Pursuant to Federal Rule of Civil Procedure 15(a), "[a] party may amend its pleadings once as a matter of course at any time before a responsive pleading is served . . . ." Fed. R. Civ. P. 15(a) (2009) (amended December 1, 2009). In cases with multiple defendants, where some defendants have answered but some have not, "it is generally held that a 'responsive pleading' has not been served for purposes of Rule 15(a) and plaintiff may amend the complaint as of course with regard to those defendants that have not answered." Charles Alan Wright, Arthur R. Miller, and Mary Kay Kane, 6 Federal Practice and Procedure § 1481 (2d 1990). However, once a party has amended a pleading as a matter of course, any subsequent amendments require leave of the court. Hinton v. Nmi Pac. Enters., 5 F.3d 391, 395 (9th Cir. 1993). "The filing of a prior amendment extinguishes the right to amend as a matter of right." Johnson v. Washington Mut., 09cv929, 2009 WL 2997661 (E.D. Cal. Sept. 16, 2009).

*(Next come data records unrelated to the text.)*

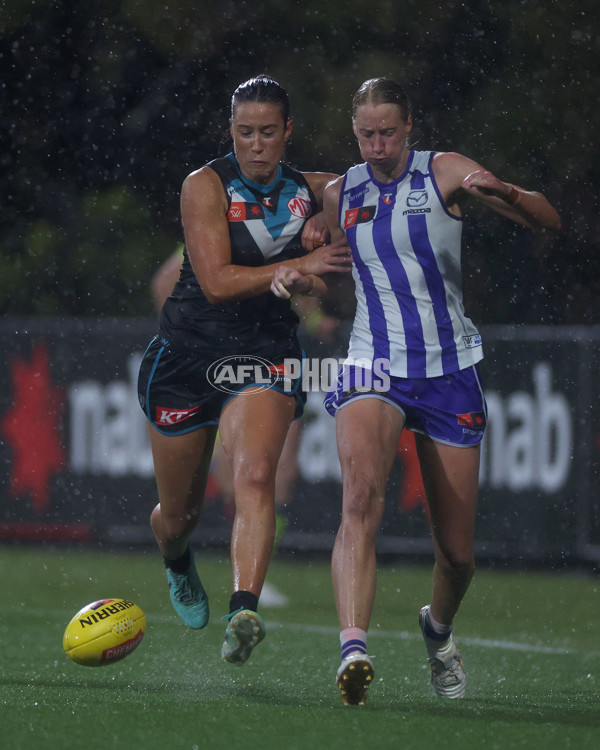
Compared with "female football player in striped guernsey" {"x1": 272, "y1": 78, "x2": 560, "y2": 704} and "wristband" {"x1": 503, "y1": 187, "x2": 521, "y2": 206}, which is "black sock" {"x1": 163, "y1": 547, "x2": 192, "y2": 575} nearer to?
"female football player in striped guernsey" {"x1": 272, "y1": 78, "x2": 560, "y2": 704}

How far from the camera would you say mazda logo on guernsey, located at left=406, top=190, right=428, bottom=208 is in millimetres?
5590

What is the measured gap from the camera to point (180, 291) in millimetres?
6043

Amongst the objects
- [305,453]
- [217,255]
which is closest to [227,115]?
[305,453]

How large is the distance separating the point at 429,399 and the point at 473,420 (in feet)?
0.69

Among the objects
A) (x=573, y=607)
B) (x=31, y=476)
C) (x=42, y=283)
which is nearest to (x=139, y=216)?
(x=42, y=283)

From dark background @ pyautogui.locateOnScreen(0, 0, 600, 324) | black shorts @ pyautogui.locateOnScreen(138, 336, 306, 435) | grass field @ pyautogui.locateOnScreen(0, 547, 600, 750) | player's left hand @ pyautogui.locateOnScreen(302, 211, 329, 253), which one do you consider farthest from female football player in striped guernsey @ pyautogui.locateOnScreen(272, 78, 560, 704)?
dark background @ pyautogui.locateOnScreen(0, 0, 600, 324)

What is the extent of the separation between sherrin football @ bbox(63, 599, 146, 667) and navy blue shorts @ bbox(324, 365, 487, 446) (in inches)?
46.8

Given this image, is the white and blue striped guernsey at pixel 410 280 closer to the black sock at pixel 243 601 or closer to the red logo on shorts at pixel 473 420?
the red logo on shorts at pixel 473 420

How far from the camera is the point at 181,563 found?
21.8 ft

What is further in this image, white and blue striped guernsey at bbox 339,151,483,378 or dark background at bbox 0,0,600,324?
dark background at bbox 0,0,600,324

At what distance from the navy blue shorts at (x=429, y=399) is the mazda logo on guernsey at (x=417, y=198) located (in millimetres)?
679

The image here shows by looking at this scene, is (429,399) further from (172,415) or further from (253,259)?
(172,415)

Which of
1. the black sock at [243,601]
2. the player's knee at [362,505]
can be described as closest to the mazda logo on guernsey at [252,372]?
the player's knee at [362,505]

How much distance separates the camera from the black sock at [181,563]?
665 centimetres
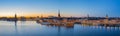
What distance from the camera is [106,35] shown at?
15.9 metres

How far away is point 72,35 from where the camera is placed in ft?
50.8

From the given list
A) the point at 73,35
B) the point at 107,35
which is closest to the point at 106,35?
the point at 107,35

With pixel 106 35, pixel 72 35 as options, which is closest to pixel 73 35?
pixel 72 35

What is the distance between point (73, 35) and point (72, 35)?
0.06m

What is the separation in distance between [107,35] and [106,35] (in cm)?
6

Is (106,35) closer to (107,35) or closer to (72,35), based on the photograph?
(107,35)

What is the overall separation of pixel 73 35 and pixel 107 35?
6.86 feet

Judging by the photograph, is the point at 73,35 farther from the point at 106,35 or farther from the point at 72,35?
the point at 106,35

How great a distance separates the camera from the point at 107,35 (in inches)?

AntiCancer was not entitled to file the SAC as a matter of right because it had already filed an amended complaint as of right. The language of Rule 15 states parties may amend "once as a matter of course," not once per defendant as a matter of course. Therefore, AntiCancer was required to obtain leave of the Court or consent from the Defendants in order to file the SAC. AntiCancer failed to do so and now seeks leave to amend for the first time in its opposition to the Motion to Strike. The Court therefore grants the Motion to Strike and denies without prejudice the request for leave to amend. Plaintiff may file a motion for leave to amend the FAC which complies with the Local Rules within thirty days of the date of this order.

II. Motion to Dismiss

GE contends AntiCancer's FAC fails to state a claim pursuant to Federal Rule of Civil Procedure 12(b)(6). (Doc. # 20). AntiCancer contends GE's Motion to Dismiss is moot because the SAC supplanted the FAC, and the FAC is no longer the operative pleading in this case. (Doc. # 23). However, because AntiCancer did not have the right to amend as a matter of course and the filing has been struck, the FAC remains the operative pleading. AntiCancer did not respond to GE's arguments as to why the case should be dismissed. Pursuant to Local Rule of Civil Procedure 7.1.f.3.a, an opposition "must contain a brief and complete statement of all reasons in opposition to the position taken by the movant . . . ." AntiCancer's failure to respond to GE's arguments that the FAC fails to state a claim constitutes consent to grant the motion. See Local Rule of Civil Procedure 7.1.f.3.c.The Motion to Dismiss the Complaint as to GE is granted.

CONCLUSION

IT IS HEREBY ORDERED that Defendants' Motion to Strike (Doc. # 27) is GRANTED. The Clerk of the Court shall strike Document Number 22 from the docket. IT IS FURTHER ORDERED that GE's Motion to Dismiss (Doc. # 20) is GRANTED. Plaintiff's claims against GE are dismissed without prejudice. Plaintiff may file a motion for leave to amend within thirty days of the date of this order.